Let u = e-st then du/dt = -se-st or e-stdt = -(1/s)du so we can write the integral as:
\(\int te^{-st}dt \rightarrow -\frac{1}{s}\int tdu \rightarrow -\frac{1}{s}\int td(e^{-st})\)
Thanks Alan,
I would not have got that either without you showing me.
I just want to finish it.
Let
\(u = e^{-st} \;\; then\;\; \\\frac{du}{dt} = -se^{-st} \\e^{-st}dt = \frac{-1}{s}du \)
so we can write the integral as:
\(\int te^{-st}dt \rightarrow -\frac{1}{s}\int tdu \rightarrow -\frac{1}{s}\int td(e^{-st})\)

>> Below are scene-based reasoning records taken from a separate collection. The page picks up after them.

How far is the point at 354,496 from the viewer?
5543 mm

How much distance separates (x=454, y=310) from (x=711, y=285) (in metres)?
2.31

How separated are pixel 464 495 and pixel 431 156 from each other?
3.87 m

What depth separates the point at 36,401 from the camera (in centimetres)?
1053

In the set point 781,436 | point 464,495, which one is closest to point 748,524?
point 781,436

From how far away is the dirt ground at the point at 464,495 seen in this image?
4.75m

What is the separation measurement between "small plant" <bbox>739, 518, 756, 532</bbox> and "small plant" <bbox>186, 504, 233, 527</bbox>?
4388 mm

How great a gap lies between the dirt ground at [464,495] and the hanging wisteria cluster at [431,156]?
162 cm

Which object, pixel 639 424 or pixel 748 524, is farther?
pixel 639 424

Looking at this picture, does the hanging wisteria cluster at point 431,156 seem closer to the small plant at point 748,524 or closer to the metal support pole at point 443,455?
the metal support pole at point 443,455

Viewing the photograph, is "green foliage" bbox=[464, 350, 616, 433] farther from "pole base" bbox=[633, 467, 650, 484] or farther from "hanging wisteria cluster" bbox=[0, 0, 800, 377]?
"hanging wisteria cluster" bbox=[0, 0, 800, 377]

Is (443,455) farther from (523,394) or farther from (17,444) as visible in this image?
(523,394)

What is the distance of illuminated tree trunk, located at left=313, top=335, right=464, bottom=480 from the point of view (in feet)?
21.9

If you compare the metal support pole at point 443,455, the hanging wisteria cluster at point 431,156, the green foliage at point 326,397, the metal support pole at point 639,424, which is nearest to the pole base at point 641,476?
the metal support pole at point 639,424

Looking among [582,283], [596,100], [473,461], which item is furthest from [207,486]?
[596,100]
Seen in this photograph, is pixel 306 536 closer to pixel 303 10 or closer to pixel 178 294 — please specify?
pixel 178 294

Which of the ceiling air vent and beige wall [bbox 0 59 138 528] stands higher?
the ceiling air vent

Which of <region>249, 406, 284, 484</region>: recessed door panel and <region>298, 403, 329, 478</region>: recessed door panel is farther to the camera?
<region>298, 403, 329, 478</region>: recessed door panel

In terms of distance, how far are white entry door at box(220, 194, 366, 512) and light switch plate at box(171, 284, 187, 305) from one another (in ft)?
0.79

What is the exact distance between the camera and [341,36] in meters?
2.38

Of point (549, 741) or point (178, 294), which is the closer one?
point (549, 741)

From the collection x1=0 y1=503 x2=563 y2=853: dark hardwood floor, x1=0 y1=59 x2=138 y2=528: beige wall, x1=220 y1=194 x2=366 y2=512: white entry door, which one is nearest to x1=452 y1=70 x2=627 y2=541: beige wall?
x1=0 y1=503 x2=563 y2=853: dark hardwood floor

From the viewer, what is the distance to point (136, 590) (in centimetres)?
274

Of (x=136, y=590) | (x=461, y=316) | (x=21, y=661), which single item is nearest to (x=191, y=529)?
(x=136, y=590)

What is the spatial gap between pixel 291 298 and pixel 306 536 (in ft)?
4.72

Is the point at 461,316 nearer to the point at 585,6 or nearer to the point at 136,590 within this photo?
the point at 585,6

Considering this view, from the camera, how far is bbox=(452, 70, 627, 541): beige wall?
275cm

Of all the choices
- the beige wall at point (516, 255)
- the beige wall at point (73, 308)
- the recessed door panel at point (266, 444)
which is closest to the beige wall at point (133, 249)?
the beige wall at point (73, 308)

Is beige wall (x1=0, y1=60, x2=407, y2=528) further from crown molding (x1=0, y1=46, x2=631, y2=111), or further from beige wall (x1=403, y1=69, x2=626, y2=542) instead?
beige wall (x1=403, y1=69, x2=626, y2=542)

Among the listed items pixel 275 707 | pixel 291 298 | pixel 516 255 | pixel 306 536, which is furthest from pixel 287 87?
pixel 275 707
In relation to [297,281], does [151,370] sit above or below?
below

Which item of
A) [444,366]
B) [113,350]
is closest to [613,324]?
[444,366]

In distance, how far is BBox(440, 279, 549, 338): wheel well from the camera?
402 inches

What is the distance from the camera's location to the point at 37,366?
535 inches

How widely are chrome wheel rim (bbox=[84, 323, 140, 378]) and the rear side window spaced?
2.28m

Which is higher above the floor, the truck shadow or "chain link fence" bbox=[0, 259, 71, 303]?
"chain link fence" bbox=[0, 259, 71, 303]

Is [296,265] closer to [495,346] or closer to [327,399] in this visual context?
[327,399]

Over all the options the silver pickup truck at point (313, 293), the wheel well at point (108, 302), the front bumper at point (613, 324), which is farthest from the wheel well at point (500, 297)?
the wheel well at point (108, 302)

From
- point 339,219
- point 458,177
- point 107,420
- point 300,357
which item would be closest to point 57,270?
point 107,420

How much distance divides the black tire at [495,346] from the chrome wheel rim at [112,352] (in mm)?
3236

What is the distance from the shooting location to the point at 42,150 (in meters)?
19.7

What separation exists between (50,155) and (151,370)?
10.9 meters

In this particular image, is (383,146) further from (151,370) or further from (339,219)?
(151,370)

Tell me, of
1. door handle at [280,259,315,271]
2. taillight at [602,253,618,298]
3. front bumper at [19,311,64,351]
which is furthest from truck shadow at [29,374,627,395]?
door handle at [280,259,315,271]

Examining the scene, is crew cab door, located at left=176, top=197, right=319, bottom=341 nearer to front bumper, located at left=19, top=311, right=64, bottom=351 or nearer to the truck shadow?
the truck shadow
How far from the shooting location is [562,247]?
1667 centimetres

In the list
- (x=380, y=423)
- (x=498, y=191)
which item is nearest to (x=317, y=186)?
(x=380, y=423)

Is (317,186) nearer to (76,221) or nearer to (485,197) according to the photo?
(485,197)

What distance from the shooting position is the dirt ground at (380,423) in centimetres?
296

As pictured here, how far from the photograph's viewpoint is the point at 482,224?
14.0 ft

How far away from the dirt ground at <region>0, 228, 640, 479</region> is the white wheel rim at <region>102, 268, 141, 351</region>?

\(u=e^{-st}\\ ln(u)=-st\\ t=\frac{-ln(u)}{s}\)
So
\(\frac{-1}{s}\int t\;du\\ =\frac{-1}{s}\int \frac{-ln(u)}{s}\;du\\ =\frac{1}{s^2}\int 1*ln(u)\;du\\ \qquad \text{integrate by parts}\\ \qquad \frac{da}{du}=1\quad b=ln(u)\\ \qquad a=u\quad \frac{db}{du}=\frac{1}{u}\\ =\frac{1}{s^2}\left( [ab]-\int a*\frac{db}{du}\:du\right)\\ =\frac{1}{s^2}\left( [uln(u)]-\int u*\frac{1}{u}\:du\right)\\ =\frac{1}{s^2}\left( [uln(u)]-\int 1\:du\right)\\ =\frac{1}{s^2}\left( [uln(u)]-u\right)+c\\ =\frac{u}{s^2}\left( ln(u)-1+k \right)\)
Why would you ever want to present it with the extra step in the question?